DOPC was chosen over POPC because immiscible liquid phases are observed in vesicles over a wide range of lipid compositions (Table 1). Although POPC is more biologically relevant, its asymmetry could make interpretation of results more difficult.
All three components are single lipid species. This allows us to construct a ternary boundary with no ambiguity about the mixture's composition.
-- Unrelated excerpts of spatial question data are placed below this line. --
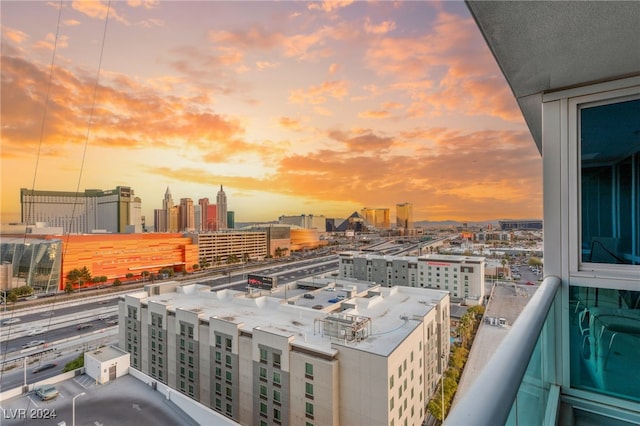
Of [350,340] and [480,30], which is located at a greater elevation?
[480,30]

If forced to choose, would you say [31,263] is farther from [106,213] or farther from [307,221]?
[307,221]

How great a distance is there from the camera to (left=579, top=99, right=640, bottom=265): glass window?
1052 millimetres

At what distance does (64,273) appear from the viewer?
57.1 ft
We are confident that our results presented below for the DPPC/DOPC/Chol system are generally applicable to more biologically relevant mixtures. This is seen in Table 1 and is supported by our previous work on the phase behavior of vesicles containing the ternary mixture egg PC, brain SM, and Chol (Veatch and Keller, 2002). Ongoing work using FRET and fluorescence microscopy to study membranes containing SM, DOPC, and cholesterol is producing similar phase boundaries (Kahya et al., 2003; Smith et al., 2003). In POPC/PSM/Chol mixtures, coexisting liquid domains are observed by FRET at high POPC concentrations presumably due to interactions between POPC and cholesterol (de Almeida et al, 2003).
Phase morphology
The phases we observe in the DPPC/DOPC/Chol system are roughly outlined in Fig. 2 a. This map records the first nonuniform phase to be observed at different compositions as temperature is lowered from a high temperature region of one uniform phase. Hence, Fig. 2 a contains information about more than one temperature and is not a phase diagram. To make this clear, Fig. 2 a is analogous to viewing a hilly landscape from above, rather than taking a cut through that landscape at one elevation.
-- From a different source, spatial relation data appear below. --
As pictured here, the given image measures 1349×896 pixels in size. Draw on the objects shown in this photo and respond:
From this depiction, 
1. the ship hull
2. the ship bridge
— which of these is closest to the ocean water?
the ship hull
Fig. 2 a contains five distinct regions. We will describe regions A through D before coming to our region of interest, the liquid-liquid coexistence observed in region E. At a high mole fraction, cholesterol is expelled from vesicles such that high cholesterol compositions are inaccessible in region A (Bacha and Wachtel, 2003; Huang et al., 1999). Nevertheless, the majority of the ternary composition space is accessible. Excluding region A and starting at a high temperature above the chain melting temperature of DPPC, all vesicles are observed to be in one uniform liquid phase. As temperature is lowered, the mixtures face four possible outcomes. First, they can remain in one uniform liquid phase as in region B. This occurs when vesicles contain a large fraction of unsaturated lipid (DOPC), greater than 50% Chol, or contain binary mixtures of DPPC and Chol as shown in Fig. 2 a, micrographs 2 and 3.
In the three remaining regions (C, D, and E), phases other than one uniform liquid are observed below the chain melting temperature of DPPC. In region C, in the lower right corner of the diagram at large fractions of saturated lipid, lipids are in a solid phase. Traveling left along the DOPC-DPPC axis into region D, there is solid-liquid coexistence. Phase diagrams of similar binary mixtures of high and low temperature phospholipids have been studied both experimentally and theoretically (e.g., Bagatolli and Gratton, 2000, and references therein). Boundaries of the solid-liquid phases can be described in terms of freezing point depression (Ipsen and Mouritsen, 1988). For small increases in cholesterol within region D, the freezing point is further depressed. The coexistence of solid and liquid phases in vesicles and the disruption of solid by higher cholesterol compositions have been documented previously (Feigenson and Buboltz, 2001; Korlach et al., 1999).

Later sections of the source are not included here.